DOCUMENT EXTRACT:
• • • • • • •
Psychiatric signs and symptoms were assessed according to the following rating scales: PANSS (Positive and Negative Syndrome Scale) total score and positive and negative subscales, BPRS (Brief Psychiatric Rating Scale) total score and psychosis cluster (conceptual disorganization, hallucinatory behaviour, suspiciousness, and unusual thought content), CGI-S (Clinical Global Impression - Severity of Illness) and SANS (Scale for Assessing Negative Symptoms).
The results of the trials follow: A 6-week, double-blind, flexible-dose trial (N = 160) compared risperidone up to 10 mg per day with haloperidol up to 20 mg per day or placebo. The mean daily dose of risperidone was 7.8 mg at endpoint. Risperidone was statistically significantly superior to placebo on the BPRS total score and psychosis cluster, as well as on the SANS and CGI-S.
• • • • • • •
DATA SHOWN:
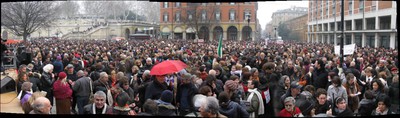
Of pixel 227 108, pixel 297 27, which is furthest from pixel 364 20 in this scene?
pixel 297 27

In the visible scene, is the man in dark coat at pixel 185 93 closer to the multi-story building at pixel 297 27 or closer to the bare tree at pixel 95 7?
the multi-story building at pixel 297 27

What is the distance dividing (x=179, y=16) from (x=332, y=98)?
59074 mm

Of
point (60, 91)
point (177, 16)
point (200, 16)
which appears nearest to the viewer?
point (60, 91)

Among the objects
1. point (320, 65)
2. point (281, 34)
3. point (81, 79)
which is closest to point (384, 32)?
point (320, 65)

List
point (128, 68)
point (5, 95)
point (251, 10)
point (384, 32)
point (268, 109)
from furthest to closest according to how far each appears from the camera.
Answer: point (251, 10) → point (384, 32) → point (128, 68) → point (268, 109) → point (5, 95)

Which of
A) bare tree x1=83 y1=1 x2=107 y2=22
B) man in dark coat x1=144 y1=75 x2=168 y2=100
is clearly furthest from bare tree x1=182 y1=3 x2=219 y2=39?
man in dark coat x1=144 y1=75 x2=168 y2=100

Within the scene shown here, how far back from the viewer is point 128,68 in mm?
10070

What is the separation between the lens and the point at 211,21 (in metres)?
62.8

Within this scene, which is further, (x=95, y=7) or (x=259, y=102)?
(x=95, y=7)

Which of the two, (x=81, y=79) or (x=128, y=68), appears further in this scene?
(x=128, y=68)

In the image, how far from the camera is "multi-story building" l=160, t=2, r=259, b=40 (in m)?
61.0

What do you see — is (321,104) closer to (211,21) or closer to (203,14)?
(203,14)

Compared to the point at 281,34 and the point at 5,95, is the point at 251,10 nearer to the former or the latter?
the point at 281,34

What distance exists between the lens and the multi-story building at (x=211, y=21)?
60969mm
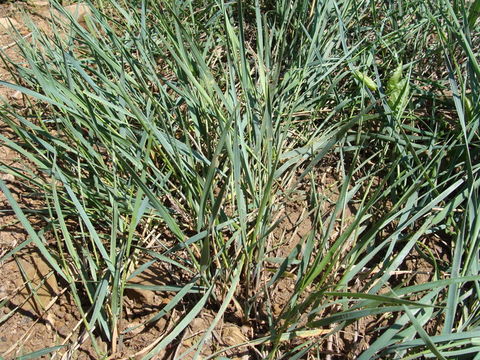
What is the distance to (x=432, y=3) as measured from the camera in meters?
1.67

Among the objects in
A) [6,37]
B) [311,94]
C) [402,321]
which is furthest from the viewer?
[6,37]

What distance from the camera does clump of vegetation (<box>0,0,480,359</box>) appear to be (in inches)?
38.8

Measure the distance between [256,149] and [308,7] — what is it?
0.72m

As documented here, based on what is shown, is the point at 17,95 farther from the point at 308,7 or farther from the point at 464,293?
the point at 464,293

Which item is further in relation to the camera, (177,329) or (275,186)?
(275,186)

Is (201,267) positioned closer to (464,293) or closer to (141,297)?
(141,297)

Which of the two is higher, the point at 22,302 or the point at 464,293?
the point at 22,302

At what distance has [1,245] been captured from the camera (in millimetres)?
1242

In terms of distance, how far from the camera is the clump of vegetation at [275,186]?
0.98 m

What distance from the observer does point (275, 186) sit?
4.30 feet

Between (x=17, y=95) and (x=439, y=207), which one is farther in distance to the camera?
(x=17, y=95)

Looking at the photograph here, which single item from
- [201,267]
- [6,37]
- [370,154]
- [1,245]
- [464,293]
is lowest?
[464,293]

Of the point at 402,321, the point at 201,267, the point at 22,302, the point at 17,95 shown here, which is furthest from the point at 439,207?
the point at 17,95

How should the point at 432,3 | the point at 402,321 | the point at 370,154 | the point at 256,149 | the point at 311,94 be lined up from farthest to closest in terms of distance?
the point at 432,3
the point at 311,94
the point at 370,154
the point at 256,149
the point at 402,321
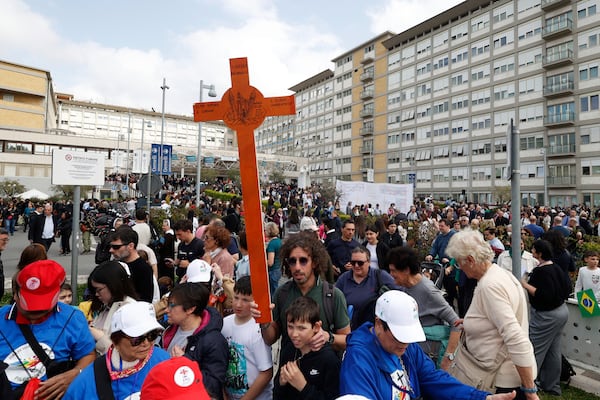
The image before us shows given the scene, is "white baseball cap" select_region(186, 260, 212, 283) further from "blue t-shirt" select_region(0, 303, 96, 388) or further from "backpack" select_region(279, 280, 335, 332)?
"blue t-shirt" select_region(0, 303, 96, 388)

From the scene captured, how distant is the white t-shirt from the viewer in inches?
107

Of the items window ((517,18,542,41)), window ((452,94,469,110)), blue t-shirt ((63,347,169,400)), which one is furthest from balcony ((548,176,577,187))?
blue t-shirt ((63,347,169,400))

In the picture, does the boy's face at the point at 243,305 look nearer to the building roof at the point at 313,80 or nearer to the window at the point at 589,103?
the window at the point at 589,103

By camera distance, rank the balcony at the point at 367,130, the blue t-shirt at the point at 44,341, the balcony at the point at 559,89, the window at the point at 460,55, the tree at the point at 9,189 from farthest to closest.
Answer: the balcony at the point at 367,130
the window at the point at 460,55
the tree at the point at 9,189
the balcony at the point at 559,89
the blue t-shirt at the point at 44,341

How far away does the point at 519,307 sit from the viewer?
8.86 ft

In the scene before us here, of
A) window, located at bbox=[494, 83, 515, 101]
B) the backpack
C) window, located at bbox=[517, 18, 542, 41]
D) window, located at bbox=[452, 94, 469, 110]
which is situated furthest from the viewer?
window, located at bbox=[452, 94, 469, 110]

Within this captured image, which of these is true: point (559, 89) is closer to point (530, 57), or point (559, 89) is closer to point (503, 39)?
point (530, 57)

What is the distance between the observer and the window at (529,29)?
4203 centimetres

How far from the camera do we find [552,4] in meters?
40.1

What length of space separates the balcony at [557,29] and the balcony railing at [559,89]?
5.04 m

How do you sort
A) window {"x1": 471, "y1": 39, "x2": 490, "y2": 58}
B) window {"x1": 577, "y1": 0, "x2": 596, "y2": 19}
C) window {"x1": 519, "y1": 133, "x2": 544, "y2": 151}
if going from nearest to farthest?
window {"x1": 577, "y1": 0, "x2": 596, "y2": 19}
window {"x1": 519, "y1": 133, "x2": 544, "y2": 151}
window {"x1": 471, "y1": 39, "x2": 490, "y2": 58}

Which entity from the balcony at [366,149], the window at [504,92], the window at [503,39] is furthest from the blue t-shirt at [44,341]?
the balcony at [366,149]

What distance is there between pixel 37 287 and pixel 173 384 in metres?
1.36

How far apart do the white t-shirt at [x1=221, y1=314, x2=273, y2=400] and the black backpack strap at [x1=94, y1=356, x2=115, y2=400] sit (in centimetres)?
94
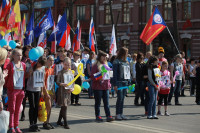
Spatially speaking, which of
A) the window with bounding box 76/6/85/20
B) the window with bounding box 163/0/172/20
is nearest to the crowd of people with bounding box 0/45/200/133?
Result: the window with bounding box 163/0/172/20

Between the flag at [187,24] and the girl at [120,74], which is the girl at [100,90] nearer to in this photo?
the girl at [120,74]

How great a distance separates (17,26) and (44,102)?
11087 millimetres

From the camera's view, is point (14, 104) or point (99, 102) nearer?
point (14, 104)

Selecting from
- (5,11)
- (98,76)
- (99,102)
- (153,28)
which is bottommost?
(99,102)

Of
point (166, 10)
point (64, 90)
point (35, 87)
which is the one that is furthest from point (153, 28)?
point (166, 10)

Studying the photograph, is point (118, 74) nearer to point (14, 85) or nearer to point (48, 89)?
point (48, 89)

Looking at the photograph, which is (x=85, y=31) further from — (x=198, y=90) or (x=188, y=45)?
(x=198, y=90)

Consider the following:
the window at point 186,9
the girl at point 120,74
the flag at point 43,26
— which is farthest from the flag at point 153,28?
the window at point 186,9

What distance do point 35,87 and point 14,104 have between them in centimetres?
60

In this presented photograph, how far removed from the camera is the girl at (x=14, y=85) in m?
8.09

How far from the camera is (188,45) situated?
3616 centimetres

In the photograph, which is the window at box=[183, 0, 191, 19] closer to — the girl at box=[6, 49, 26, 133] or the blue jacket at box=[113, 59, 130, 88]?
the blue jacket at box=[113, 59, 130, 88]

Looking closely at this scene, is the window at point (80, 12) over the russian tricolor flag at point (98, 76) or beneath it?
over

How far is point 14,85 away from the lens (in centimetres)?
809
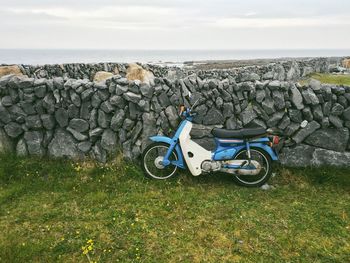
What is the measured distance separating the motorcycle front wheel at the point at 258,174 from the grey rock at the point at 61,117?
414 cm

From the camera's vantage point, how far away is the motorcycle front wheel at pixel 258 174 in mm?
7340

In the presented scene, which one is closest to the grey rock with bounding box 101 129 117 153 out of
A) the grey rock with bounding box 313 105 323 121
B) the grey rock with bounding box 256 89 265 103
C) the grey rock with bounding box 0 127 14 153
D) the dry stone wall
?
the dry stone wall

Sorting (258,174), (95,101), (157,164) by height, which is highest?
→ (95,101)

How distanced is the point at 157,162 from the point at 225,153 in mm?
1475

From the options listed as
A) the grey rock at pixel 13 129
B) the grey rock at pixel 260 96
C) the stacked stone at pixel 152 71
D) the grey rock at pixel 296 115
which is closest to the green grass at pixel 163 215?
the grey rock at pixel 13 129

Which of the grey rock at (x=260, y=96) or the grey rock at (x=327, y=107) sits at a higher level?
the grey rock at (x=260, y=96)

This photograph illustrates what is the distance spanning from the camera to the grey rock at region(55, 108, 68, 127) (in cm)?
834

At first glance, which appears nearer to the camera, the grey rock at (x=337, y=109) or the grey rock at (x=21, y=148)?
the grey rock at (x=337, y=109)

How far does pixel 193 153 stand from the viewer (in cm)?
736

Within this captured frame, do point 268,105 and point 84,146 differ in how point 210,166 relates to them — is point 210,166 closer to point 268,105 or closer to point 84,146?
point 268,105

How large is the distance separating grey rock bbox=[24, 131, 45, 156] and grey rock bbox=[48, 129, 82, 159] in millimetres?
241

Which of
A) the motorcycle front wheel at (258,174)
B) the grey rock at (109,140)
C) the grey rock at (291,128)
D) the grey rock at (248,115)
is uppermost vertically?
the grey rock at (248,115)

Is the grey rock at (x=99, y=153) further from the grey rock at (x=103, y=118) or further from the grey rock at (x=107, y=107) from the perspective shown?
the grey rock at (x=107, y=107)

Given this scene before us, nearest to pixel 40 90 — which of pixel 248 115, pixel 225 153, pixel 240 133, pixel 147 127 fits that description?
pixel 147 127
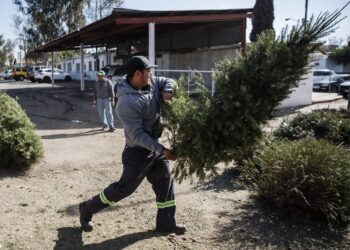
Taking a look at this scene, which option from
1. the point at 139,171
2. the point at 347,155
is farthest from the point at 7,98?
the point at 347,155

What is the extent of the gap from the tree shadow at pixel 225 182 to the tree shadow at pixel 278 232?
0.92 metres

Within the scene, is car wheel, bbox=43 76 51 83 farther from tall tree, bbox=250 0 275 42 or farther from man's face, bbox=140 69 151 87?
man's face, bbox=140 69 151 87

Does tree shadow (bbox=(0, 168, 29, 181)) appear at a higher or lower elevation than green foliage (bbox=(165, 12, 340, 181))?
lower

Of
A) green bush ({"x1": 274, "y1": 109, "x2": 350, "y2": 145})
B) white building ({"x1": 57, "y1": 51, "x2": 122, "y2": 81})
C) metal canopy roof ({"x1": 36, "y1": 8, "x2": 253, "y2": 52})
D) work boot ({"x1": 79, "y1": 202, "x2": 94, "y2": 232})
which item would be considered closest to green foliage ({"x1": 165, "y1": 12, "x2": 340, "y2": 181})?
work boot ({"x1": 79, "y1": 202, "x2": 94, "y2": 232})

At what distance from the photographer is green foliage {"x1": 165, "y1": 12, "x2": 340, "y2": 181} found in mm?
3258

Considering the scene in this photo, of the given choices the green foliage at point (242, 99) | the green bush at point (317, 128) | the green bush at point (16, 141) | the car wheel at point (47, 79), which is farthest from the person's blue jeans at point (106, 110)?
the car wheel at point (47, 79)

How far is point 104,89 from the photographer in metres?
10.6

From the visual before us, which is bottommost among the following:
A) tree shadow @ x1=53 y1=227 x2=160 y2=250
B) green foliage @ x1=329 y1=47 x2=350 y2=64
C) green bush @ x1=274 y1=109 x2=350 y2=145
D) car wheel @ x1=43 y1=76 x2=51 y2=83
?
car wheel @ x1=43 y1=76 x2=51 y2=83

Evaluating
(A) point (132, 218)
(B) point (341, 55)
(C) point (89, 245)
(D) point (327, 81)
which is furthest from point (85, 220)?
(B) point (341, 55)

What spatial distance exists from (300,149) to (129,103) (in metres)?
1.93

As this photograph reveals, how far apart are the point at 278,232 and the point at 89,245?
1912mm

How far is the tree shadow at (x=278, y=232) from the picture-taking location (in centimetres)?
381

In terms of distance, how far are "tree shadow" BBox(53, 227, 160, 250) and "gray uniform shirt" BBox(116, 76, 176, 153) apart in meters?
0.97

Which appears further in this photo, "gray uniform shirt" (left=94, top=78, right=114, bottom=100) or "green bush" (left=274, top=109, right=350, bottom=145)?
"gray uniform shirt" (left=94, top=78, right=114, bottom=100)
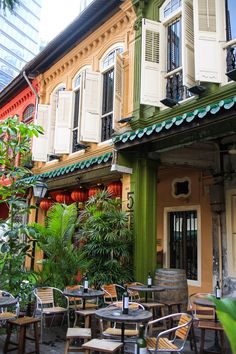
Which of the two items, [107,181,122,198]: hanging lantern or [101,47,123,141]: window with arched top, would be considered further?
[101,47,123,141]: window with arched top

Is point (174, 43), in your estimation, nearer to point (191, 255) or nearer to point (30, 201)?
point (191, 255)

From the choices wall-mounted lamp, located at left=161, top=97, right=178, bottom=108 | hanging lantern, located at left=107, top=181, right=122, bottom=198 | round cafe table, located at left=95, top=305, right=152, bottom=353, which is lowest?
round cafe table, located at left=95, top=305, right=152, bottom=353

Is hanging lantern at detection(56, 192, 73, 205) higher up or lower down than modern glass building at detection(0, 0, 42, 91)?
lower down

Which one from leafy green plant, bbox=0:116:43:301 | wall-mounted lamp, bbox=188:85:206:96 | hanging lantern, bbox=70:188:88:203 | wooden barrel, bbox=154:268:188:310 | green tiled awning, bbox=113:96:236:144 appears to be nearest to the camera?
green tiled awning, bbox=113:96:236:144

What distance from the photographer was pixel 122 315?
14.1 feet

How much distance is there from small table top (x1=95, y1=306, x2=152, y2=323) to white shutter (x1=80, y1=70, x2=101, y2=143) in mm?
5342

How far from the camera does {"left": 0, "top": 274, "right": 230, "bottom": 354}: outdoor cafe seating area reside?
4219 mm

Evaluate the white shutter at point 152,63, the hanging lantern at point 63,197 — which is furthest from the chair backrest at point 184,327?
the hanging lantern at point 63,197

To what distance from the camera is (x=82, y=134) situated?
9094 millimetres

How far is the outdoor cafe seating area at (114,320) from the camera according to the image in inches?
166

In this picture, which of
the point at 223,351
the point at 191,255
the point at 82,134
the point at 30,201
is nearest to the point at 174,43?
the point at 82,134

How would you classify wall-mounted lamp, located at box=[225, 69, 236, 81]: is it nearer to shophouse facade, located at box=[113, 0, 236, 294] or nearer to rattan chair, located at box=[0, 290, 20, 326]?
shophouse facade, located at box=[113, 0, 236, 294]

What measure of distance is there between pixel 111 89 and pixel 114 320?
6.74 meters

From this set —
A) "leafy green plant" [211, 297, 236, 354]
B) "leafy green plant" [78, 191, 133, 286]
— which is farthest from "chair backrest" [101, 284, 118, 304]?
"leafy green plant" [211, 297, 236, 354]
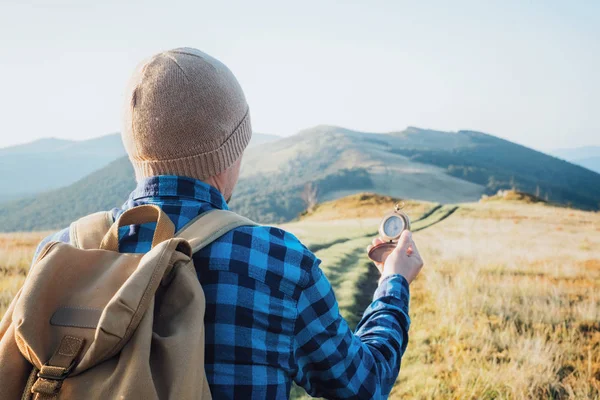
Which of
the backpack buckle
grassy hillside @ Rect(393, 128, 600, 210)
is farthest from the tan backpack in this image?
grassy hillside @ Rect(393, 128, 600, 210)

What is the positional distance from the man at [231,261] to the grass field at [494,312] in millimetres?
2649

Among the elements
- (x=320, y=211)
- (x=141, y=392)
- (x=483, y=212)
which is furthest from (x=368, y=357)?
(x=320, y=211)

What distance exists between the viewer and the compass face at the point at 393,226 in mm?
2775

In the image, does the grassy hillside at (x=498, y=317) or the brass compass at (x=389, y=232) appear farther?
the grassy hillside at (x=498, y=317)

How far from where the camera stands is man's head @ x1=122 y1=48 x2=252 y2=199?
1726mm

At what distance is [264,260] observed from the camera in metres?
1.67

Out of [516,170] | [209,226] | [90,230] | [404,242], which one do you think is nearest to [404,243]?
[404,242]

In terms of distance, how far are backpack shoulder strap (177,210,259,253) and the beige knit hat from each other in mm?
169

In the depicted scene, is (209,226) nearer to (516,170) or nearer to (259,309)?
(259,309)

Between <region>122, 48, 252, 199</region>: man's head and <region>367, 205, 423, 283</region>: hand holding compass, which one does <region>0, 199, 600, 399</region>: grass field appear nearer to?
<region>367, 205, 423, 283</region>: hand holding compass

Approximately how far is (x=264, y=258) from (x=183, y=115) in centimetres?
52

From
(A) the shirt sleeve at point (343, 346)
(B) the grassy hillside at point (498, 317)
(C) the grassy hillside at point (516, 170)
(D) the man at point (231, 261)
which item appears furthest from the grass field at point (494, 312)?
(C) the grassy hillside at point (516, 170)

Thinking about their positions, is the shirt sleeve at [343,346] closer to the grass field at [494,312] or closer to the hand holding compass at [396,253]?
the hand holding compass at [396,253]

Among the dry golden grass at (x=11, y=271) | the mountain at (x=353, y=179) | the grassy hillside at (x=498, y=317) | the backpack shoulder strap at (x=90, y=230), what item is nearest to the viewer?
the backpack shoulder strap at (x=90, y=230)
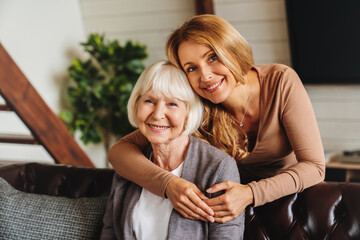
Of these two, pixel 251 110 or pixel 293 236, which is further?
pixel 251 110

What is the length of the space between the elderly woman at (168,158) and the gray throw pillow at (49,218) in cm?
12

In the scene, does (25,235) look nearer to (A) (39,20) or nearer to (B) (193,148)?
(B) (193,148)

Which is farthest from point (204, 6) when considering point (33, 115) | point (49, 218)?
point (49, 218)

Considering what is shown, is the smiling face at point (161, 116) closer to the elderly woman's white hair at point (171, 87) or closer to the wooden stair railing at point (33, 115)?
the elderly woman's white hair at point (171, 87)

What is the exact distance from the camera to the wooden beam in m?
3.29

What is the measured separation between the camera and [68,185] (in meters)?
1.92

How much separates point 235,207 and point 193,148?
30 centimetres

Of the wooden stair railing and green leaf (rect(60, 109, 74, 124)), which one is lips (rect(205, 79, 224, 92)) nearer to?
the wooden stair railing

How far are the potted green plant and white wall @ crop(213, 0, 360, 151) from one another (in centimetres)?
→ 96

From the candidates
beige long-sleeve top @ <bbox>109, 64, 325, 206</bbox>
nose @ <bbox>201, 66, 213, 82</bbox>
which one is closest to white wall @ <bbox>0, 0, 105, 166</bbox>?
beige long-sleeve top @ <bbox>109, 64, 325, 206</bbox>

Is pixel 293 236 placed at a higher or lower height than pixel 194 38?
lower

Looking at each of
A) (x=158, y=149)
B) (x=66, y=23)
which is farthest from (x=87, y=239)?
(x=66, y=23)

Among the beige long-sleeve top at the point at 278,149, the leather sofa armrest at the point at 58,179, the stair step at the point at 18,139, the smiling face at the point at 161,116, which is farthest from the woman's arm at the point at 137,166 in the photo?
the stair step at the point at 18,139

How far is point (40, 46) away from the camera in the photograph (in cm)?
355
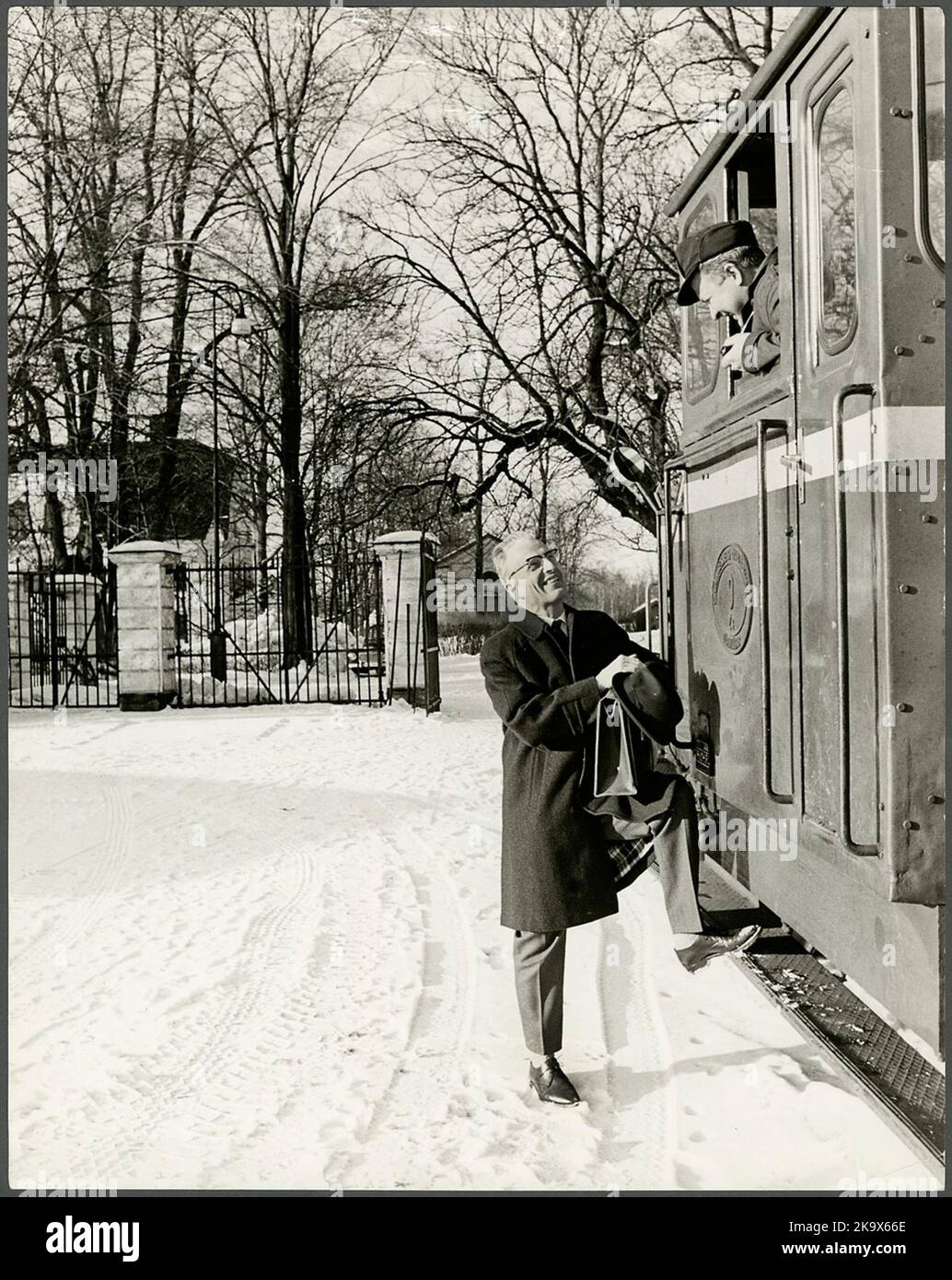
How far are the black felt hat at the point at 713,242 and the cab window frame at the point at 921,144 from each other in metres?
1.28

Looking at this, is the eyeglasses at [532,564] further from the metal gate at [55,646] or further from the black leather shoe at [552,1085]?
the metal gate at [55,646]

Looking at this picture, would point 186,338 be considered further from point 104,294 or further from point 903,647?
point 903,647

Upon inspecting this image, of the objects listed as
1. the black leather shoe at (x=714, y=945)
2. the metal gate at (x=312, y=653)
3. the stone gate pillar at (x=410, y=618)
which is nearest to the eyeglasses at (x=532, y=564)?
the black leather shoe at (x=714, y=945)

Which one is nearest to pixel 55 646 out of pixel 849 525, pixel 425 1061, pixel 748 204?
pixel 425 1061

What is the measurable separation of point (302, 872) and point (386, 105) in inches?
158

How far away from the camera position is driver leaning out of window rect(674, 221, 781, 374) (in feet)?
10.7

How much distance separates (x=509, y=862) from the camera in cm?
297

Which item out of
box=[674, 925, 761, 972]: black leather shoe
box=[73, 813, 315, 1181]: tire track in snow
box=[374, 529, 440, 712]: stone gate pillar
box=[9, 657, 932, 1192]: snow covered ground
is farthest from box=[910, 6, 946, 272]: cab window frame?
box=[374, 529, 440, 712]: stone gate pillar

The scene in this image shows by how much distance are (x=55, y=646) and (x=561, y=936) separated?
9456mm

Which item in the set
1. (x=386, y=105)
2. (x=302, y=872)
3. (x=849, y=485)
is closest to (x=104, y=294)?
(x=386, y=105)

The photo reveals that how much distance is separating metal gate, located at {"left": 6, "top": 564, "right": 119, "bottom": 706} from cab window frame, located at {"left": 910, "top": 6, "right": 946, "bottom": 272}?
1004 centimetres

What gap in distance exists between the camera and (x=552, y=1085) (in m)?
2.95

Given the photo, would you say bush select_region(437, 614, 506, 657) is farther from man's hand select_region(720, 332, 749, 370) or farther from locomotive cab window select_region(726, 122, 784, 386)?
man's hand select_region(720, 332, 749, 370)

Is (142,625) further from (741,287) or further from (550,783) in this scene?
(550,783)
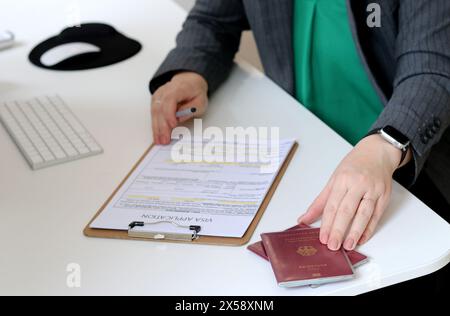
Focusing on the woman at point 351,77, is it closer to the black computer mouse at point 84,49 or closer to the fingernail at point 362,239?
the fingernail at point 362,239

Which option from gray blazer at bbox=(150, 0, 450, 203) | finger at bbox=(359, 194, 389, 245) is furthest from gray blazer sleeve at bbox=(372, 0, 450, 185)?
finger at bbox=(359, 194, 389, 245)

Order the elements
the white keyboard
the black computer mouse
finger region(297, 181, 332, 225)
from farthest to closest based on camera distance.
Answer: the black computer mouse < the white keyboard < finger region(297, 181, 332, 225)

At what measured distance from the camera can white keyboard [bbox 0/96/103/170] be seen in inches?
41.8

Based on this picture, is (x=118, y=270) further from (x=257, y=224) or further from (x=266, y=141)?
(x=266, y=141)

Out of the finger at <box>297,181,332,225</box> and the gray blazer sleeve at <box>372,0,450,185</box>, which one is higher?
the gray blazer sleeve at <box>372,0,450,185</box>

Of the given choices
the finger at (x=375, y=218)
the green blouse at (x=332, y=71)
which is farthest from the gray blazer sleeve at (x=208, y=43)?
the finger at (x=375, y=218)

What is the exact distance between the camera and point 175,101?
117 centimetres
• • • • • • •
REQUIRED WORK:
1. In the risperidone trial passage, what was the mean daily dose of risperidone at endpoint?
2. Continue the risperidone trial passage from its last sentence.

ANSWERS FOR THIS EXERCISE:
1. 7.8 mg per day

2.
An 8-week, double-blind, fixed-dose trial (N = 1,356) compared 5 doses of risperidone (1, 4, 8, 12 and 16 mg per day) with haloperidol 10 mg per day or placebo. The higher doses generally produced better results than the 1 mg dose. On the PANSS total score and negative subscale, as well as on the BPRS total score, a bell-shaped dose response relationship was established with optimal therapeutic responses occurring at the 4 mg and 8 mg doses. On the PANSS positive subscale and BPRS psychosis cluster, the dose-response relationship was linear (i.e., increasing doses produced increasing efficacy).
An 8-week, double-blind, fixed-dose trial (N = 513) compared 4 doses of risperidone (2, 6, 10 or 16 mg per day) with haloperidol 20 mg per day or placebo. Risperidone was statistically significantly superior to placebo on all scales measured (PANSS total score and positive and negative subscales, BPRS total score and psychosis cluster and CGI-S), although the difference between the 2 mg daily dose and placebo did not reach statistical significance in each case. The most consistent response on all measures was seen with the 6 mg per day dose, and there was no indication that the larger doses provided greater benefits.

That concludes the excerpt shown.